═════ SOURCE
Author Michelle Morgan has announced that her seventh book on MM, When Marilyn Met the Queen: Marilyn Monroe’s Life in England, will be published in early 2022, The Bookseller reports. (It will be a hardcover book of around 288 pages in length, with an eight-page plate section featuring 20 images.)
“When Marilyn Met the Queen covers the time she made The Prince and the Showgirl with Laurence Olivier, including every aspect of the trip: the making of the movie and antagonistic working relationship with Olivier, as well as the time she spent off-set, at home in Englefield Green, Surrey, and her marriage with Arthur Miller.
Duncan Proudfoot, publishing director of Little, Brown’s Robinson imprint, said: ‘I love the idea of this intriguing slice of Marilyn Monroe’s life, culminating in her much-hoped-for meeting with the Queen. I also like that it will be a book filled with resonant detail of late 1950s Britain.’
Morgan said: ‘This is the book I have wanted to write for 30 years.'”
You can follow updates on When Marilyn Met the Queen and Michelle’s other book projects on her Instagram page.
And finally, here’s a detailed synopsis:
“‘England? It seemed to be raining the whole time . . . Or maybe it was me.’ – Marilyn Monroe
‘The Queen is very warm-hearted. She radiates sweetness. She asked how I liked living in Windsor, and I said, “What?!” and she said that as I lived in Englefield Green, near to Windsor, we were neighbours. So, I told her that Arthur and I went on bicycle rides in the park. Princess Margaret was nice, too. When she was talking to Anthony Quayle, next to me, I butted in and said she must go and see my husband’s play, A View from the Bridge. The Princess laughed and said she might.’ – Marilyn Monroe, the Empire Theatre, 29 October, 1956
In July 1956, Marilyn Monroe arrived in London, on honeymoon with her husband Arthur Miller, to make The Sleeping Prince, later released as The Prince and the Showgirl, with Laurence Olivier. This project was the first under her Marilyn Monroe Productions banner, and so Marilyn saw it as an opportunity not only to produce a movie, but to also work with respected actor/director Laurence Olivier.
══════════
• **WORK INSTRUCTIONS**:
1. Answer these from the book announcement:
(a) How many images will the book's plate section include?
(b) Where in England did Marilyn Monroe make her home during the trip?
(c) In what month and year did she arrive in London?
2. List every title of a book, film, or play that the book announcement names.
═════ SOURCE DATA
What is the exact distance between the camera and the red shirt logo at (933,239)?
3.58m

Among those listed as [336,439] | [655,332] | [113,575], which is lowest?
══════════
• **SOLUTION LIST**:
1.
(a) 20 images, in an eight-page plate section.
(b) Englefield Green, Surrey.
(c) July 1956.

2.
- When Marilyn Met the Queen: Marilyn Monroe's Life in England
- The Prince and the Showgirl
- The Sleeping Prince
- A View from the Bridge